Directions for this task → Search the records for the string "States" and return each line that has it.

Supplied records →
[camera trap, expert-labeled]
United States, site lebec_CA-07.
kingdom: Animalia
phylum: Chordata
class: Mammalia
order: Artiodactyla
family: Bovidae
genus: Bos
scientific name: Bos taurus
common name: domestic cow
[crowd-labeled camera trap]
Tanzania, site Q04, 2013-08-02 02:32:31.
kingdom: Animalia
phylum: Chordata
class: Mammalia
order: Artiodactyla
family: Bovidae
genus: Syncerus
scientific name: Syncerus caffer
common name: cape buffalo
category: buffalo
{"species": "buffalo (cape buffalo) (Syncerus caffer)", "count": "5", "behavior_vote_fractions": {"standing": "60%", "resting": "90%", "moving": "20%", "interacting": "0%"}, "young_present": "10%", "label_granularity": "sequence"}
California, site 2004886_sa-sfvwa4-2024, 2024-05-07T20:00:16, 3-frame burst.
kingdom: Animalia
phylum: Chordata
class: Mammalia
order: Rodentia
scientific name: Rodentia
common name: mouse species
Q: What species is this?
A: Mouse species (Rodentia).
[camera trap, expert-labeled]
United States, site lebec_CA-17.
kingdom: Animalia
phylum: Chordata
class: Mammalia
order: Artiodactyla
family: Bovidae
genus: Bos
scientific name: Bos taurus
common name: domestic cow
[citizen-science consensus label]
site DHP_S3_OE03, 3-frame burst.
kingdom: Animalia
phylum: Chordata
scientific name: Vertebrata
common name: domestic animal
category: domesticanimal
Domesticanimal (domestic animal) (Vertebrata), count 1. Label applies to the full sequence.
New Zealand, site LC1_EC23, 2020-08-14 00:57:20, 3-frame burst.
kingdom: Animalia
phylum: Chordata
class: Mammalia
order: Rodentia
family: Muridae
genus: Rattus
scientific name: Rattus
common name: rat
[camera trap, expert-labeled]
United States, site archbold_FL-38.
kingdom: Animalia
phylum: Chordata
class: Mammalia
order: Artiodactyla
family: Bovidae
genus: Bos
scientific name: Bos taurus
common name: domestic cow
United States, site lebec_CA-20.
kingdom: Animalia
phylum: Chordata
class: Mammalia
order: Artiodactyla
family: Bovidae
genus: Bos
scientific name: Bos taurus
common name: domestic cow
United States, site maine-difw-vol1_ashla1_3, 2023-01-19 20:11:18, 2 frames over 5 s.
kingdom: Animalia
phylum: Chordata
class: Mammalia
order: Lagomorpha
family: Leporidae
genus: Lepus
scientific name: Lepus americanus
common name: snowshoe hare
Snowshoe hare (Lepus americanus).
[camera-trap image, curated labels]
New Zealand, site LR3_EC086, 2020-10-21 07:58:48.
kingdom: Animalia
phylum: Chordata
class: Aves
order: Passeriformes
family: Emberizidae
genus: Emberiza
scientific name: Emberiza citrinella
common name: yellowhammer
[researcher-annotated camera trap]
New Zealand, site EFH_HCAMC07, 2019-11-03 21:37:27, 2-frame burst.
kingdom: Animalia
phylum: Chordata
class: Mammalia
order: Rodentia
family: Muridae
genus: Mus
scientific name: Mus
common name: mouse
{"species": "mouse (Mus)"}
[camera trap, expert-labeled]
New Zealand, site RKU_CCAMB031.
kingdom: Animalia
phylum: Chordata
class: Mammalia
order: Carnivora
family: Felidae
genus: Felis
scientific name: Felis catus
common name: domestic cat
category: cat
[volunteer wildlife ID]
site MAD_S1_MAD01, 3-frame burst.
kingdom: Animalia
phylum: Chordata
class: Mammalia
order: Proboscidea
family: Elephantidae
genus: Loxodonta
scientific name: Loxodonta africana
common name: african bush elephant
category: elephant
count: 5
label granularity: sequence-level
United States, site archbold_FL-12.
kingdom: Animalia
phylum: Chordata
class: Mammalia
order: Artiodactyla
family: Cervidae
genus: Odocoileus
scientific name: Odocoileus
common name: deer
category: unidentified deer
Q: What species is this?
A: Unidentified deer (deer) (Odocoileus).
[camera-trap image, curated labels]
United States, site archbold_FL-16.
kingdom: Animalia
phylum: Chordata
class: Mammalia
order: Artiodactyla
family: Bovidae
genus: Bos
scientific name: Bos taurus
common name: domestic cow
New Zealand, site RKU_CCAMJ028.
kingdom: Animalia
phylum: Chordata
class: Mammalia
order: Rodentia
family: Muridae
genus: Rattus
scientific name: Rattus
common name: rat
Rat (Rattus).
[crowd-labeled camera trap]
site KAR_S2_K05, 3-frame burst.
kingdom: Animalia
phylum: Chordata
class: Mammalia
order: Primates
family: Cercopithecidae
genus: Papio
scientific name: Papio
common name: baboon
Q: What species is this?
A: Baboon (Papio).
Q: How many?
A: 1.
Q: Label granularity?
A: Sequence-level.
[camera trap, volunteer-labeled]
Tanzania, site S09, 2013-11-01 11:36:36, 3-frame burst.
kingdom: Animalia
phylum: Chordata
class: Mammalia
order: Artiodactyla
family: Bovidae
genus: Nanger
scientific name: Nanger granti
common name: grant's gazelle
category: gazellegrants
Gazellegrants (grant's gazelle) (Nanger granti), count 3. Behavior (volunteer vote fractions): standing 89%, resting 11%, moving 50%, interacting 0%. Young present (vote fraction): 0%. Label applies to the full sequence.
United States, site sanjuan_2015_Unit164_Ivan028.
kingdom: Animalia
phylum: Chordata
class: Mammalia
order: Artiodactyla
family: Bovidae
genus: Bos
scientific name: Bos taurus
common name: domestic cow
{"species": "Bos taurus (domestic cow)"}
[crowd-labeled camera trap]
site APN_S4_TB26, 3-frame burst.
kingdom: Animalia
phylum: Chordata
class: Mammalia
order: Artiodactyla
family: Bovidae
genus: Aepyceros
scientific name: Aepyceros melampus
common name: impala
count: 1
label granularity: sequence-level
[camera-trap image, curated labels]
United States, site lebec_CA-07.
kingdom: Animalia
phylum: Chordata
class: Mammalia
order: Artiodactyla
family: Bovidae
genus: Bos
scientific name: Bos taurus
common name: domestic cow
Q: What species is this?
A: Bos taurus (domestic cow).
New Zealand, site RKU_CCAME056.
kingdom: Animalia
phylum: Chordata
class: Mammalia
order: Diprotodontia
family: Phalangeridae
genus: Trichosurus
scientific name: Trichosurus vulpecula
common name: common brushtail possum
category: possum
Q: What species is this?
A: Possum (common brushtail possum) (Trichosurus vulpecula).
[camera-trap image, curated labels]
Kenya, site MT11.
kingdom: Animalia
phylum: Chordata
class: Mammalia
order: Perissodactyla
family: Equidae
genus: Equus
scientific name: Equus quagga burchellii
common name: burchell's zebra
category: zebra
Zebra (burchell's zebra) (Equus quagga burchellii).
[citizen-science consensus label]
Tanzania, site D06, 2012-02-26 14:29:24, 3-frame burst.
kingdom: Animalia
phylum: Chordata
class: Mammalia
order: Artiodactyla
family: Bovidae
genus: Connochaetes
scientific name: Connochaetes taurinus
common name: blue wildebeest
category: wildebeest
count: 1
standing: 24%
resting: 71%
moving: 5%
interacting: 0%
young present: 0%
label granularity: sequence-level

Exercise result →
United States, site lebec_CA-07.
United States, site lebec_CA-17.
United States, site archbold_FL-38.
United States, site lebec_CA-20.
United States, site maine-difw-vol1_ashla1_3, 2023-01-19 20:11:18, 2 frames over 5 s.
United States, site archbold_FL-12.
United States, site archbold_FL-16.
United States, site sanjuan_2015_Unit164_Ivan028.
United States, site lebec_CA-07.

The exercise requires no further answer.